(Dataset entries)

#####

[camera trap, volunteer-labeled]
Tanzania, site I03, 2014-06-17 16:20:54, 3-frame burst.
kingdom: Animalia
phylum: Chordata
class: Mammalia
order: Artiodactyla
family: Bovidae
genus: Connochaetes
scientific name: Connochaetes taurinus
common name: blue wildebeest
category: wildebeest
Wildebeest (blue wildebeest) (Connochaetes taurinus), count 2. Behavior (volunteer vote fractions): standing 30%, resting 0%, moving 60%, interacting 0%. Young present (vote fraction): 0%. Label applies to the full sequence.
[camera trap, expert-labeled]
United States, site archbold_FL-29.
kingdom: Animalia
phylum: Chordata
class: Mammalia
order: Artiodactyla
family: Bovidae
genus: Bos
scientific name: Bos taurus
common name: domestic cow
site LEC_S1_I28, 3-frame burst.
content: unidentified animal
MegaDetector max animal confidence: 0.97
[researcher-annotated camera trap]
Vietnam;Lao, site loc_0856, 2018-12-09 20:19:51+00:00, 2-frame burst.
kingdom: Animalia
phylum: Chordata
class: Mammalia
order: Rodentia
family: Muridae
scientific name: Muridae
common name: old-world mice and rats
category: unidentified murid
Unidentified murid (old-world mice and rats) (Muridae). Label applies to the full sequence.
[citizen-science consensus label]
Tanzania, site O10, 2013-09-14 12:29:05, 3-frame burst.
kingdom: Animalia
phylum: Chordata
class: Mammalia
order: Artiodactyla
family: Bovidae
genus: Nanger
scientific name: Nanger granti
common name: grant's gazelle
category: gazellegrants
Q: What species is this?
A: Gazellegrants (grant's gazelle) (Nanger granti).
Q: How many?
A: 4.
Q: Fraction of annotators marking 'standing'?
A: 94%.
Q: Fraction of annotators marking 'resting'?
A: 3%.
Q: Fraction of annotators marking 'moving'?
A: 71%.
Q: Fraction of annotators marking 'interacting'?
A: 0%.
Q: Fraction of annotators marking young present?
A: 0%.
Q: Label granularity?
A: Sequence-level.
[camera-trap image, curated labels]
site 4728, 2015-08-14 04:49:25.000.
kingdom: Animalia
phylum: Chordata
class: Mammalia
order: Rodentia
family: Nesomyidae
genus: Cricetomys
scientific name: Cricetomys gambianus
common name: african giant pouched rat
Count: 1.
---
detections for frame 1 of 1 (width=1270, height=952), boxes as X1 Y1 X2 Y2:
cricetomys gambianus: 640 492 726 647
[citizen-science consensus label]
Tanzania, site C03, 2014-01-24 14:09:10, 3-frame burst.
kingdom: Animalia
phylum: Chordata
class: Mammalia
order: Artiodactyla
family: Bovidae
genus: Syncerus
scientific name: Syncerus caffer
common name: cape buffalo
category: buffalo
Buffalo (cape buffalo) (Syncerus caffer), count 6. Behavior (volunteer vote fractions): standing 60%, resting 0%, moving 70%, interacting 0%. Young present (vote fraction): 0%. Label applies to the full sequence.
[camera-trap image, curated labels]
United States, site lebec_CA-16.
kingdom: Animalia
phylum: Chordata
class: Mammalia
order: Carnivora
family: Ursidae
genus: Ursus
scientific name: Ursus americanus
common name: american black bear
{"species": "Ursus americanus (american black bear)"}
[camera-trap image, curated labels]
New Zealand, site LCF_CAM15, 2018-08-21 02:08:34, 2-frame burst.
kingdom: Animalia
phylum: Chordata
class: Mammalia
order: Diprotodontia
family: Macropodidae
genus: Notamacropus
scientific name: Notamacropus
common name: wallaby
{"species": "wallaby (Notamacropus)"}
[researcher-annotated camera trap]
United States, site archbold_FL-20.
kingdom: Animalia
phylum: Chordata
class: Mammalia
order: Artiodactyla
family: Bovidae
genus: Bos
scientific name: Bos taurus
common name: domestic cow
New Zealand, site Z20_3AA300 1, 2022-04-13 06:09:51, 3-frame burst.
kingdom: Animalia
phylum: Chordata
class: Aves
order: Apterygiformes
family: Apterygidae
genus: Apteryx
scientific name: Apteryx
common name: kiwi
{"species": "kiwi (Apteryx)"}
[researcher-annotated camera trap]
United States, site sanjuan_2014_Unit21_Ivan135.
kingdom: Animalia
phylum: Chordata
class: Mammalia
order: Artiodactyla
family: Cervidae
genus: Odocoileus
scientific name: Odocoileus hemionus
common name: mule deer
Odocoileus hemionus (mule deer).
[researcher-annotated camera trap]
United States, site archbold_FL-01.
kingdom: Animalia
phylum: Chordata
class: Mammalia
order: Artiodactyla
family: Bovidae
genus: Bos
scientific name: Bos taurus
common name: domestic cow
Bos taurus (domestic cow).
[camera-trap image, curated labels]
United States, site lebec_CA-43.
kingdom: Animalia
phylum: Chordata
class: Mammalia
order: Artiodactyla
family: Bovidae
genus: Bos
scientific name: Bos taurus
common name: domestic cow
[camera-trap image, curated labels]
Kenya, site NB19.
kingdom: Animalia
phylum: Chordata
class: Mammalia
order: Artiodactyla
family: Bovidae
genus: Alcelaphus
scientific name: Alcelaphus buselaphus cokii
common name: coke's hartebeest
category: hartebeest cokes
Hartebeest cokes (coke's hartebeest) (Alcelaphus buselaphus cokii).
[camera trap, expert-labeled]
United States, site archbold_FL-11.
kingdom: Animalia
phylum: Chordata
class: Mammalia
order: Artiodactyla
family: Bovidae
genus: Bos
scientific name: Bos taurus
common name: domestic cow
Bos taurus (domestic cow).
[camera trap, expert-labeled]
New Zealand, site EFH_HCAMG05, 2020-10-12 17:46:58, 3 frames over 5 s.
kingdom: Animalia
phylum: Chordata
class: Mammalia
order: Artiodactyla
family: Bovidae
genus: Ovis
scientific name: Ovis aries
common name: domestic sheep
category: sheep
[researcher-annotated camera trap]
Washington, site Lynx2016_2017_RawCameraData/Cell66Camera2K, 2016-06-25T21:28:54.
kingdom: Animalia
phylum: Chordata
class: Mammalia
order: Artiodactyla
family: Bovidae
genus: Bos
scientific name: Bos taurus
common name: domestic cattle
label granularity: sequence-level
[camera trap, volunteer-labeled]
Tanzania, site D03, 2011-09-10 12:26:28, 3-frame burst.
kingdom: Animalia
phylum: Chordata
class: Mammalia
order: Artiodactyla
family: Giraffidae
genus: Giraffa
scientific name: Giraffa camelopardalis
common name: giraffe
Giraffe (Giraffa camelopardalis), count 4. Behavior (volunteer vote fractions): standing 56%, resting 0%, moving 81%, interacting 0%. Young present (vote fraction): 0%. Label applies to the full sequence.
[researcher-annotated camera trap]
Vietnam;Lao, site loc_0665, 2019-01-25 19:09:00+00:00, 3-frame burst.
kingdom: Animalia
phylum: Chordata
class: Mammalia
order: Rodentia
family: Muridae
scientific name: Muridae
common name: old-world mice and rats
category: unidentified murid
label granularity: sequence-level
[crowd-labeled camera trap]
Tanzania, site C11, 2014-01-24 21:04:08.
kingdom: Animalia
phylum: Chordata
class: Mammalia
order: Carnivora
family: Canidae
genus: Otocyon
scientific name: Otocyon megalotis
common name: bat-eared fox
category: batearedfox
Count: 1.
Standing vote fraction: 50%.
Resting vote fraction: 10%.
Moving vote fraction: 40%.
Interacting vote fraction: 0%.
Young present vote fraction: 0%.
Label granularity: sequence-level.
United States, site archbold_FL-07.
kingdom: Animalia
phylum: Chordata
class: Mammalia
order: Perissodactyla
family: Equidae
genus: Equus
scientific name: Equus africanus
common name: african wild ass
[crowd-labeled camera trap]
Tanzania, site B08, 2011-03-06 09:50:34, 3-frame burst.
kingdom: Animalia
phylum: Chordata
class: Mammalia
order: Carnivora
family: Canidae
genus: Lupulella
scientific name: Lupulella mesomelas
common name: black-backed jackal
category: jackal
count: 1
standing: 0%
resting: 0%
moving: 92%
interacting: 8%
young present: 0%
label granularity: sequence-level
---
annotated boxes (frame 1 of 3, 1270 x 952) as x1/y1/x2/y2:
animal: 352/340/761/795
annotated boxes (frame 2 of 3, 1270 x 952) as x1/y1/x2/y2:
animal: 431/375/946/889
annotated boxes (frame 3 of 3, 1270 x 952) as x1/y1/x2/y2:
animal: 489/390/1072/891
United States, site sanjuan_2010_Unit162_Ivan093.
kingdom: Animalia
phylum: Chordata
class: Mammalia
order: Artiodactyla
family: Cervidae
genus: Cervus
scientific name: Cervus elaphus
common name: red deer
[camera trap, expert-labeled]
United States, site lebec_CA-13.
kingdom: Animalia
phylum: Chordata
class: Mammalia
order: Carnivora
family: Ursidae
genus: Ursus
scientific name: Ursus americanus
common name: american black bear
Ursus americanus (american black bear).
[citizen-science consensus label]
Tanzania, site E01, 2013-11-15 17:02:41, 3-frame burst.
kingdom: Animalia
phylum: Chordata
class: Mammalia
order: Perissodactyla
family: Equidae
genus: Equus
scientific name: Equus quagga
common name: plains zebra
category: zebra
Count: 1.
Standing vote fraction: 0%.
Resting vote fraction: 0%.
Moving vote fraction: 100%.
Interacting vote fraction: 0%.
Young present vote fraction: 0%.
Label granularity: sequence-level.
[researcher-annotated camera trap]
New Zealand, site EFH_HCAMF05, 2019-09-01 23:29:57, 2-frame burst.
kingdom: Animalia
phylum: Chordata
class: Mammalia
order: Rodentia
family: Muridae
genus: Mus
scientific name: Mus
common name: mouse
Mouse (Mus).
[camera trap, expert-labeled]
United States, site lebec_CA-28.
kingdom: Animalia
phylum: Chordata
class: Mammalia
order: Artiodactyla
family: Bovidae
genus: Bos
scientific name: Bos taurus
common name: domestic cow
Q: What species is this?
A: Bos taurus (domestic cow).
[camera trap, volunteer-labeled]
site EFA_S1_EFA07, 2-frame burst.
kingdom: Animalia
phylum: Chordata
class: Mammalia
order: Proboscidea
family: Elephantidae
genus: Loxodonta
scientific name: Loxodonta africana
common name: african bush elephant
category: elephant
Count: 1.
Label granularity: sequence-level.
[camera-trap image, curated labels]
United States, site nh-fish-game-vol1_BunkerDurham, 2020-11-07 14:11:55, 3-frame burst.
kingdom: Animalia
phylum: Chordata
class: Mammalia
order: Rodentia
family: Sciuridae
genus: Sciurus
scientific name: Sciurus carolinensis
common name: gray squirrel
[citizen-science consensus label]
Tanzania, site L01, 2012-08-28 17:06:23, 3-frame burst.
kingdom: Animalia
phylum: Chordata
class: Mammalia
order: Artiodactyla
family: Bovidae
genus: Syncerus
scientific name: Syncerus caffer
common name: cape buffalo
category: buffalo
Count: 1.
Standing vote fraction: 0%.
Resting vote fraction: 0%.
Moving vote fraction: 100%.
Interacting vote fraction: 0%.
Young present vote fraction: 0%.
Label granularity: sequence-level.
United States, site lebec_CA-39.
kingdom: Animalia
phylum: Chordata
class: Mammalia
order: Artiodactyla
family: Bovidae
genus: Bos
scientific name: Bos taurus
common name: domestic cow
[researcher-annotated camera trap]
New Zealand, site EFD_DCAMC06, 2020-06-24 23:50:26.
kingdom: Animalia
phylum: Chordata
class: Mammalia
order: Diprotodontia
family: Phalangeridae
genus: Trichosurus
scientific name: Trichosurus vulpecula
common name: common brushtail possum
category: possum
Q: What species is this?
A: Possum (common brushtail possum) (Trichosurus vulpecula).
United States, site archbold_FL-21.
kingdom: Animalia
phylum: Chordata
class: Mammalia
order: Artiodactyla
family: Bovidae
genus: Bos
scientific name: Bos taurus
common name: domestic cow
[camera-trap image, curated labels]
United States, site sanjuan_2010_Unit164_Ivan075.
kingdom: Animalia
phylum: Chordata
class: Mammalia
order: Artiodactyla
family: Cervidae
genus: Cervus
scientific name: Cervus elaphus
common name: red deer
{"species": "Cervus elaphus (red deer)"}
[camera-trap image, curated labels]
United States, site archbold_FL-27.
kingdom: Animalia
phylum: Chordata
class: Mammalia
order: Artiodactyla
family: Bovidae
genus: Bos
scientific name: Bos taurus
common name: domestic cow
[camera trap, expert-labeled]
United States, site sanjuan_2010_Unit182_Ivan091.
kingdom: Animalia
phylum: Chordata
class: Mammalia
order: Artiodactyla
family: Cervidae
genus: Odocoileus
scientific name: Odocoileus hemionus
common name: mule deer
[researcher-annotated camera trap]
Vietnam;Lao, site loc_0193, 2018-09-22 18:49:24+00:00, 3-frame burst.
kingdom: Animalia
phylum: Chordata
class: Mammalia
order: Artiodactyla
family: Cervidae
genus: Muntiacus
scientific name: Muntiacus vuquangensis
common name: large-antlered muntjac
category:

#####

▶ What to do
Print, without alteration, only the lines above between the one holding "interacting: 8%" and the one holding "common name: gray squirrel", inclusive.

▶ Written answer
interacting: 8%
young present: 0%
label granularity: sequence-level
---
annotated boxes (frame 1 of 3, 1270 x 952) as x1/y1/x2/y2:
animal: 352/340/761/795
annotated boxes (frame 2 of 3, 1270 x 952) as x1/y1/x2/y2:
animal: 431/375/946/889
annotated boxes (frame 3 of 3, 1270 x 952) as x1/y1/x2/y2:
animal: 489/390/1072/891
United States, site sanjuan_2010_Unit162_Ivan093.
kingdom: Animalia
phylum: Chordata
class: Mammalia
order: Artiodactyla
family: Cervidae
genus: Cervus
scientific name: Cervus elaphus
common name: red deer
[camera trap, expert-labeled]
United States, site lebec_CA-13.
kingdom: Animalia
phylum: Chordata
class: Mammalia
order: Carnivora
family: Ursidae
genus: Ursus
scientific name: Ursus americanus
common name: american black bear
Ursus americanus (american black bear).
[citizen-science consensus label]
Tanzania, site E01, 2013-11-15 17:02:41, 3-frame burst.
kingdom: Animalia
phylum: Chordata
class: Mammalia
order: Perissodactyla
family: Equidae
genus: Equus
scientific name: Equus quagga
common name: plains zebra
category: zebra
Count: 1.
Standing vote fraction: 0%.
Resting vote fraction: 0%.
Moving vote fraction: 100%.
Interacting vote fraction: 0%.
Young present vote fraction: 0%.
Label granularity: sequence-level.
[researcher-annotated camera trap]
New Zealand, site EFH_HCAMF05, 2019-09-01 23:29:57, 2-frame burst.
kingdom: Animalia
phylum: Chordata
class: Mammalia
order: Rodentia
family: Muridae
genus: Mus
scientific name: Mus
common name: mouse
Mouse (Mus).
[camera trap, expert-labeled]
United States, site lebec_CA-28.
kingdom: Animalia
phylum: Chordata
class: Mammalia
order: Artiodactyla
family: Bovidae
genus: Bos
scientific name: Bos taurus
common name: domestic cow
Q: What species is this?
A: Bos taurus (domestic cow).
[camera trap, volunteer-labeled]
site EFA_S1_EFA07, 2-frame burst.
kingdom: Animalia
phylum: Chordata
class: Mammalia
order: Proboscidea
family: Elephantidae
genus: Loxodonta
scientific name: Loxodonta africana
common name: african bush elephant
category: elephant
Count: 1.
Label granularity: sequence-level.
[camera-trap image, curated labels]
United States, site nh-fish-game-vol1_BunkerDurham, 2020-11-07 14:11:55, 3-frame burst.
kingdom: Animalia
phylum: Chordata
class: Mammalia
order: Rodentia
family: Sciuridae
genus: Sciurus
scientific name: Sciurus carolinensis
common name: gray squirrel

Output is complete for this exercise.